Visual spatial reasoning items:
--------

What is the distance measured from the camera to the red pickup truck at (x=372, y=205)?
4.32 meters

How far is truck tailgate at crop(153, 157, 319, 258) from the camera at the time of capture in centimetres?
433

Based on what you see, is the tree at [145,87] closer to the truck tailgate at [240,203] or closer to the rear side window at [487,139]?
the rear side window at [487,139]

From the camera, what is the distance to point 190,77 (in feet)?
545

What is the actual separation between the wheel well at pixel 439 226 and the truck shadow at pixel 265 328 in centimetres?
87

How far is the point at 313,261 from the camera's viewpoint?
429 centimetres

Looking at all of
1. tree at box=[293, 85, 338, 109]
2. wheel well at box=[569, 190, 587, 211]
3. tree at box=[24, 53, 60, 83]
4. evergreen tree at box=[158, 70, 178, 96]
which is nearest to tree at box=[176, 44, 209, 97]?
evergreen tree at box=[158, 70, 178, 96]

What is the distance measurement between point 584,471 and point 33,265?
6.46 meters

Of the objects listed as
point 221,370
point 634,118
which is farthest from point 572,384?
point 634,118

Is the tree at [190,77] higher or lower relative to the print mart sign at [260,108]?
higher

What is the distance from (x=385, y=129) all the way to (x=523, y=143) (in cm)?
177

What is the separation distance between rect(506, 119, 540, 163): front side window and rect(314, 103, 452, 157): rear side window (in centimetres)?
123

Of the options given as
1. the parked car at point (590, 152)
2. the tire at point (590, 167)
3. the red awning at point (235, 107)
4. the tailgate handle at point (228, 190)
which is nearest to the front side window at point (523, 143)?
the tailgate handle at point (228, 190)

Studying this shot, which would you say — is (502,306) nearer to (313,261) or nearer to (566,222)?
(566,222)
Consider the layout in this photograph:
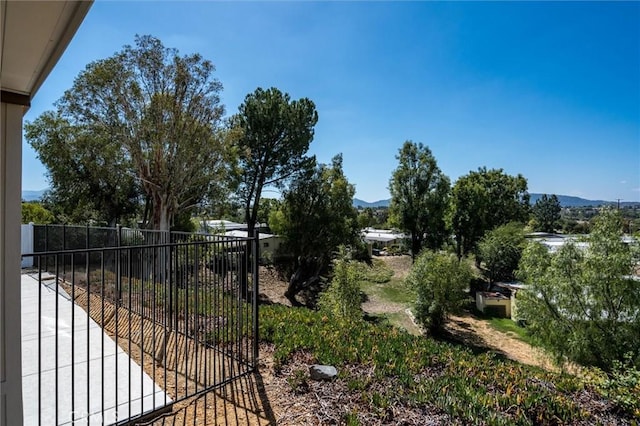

--------

What the task asks: Please rewrite the material above, replacing every "camera" with "lens" and changing nothing else. Omit the pictures.

Output for this task:
What is the distance measured from the lens to the red pickup truck at (x=372, y=205)?
4.32 meters

How far is truck tailgate at crop(153, 157, 319, 258) from the lens at the time of capture in centimetres?
433

Based on what you see, is the tree at [145,87] closer to the truck tailgate at [240,203] or closer to the rear side window at [487,139]?
the rear side window at [487,139]

From the lens, what is the distance to point 190,77 (in feet)?
545

What is the actual separation between the wheel well at pixel 439 226 and the truck shadow at pixel 265 328 in centimetres?
87

How far is the point at 313,261 from the lens's viewpoint?
429 centimetres

Looking at all of
1. tree at box=[293, 85, 338, 109]
2. wheel well at box=[569, 190, 587, 211]
3. tree at box=[24, 53, 60, 83]
4. evergreen tree at box=[158, 70, 178, 96]
which is nearest to tree at box=[176, 44, 209, 97]?
evergreen tree at box=[158, 70, 178, 96]

What is the distance measurement between point 584,471 and point 33,265?
6.46 meters

Of the objects listed as
point 221,370
point 634,118
which is farthest from point 572,384?
point 634,118

Is the tree at [190,77] higher or lower relative to the print mart sign at [260,108]?
higher

What is the distance from (x=385, y=129) all the way to (x=523, y=143) (in cm)?
177

What is the separation distance between rect(506, 119, 540, 163): front side window and rect(314, 103, 452, 157): rear side window (in centimetres)?
123

Of the options given as
1. the parked car at point (590, 152)
2. the tire at point (590, 167)
3. the red awning at point (235, 107)
4. the tailgate handle at point (228, 190)
which is nearest to the front side window at point (523, 143)?
the tailgate handle at point (228, 190)

Studying this shot, which would you say — is (502,306) nearer to (313,261) or nearer to (566,222)?
(566,222)
Consider the layout in this photograph:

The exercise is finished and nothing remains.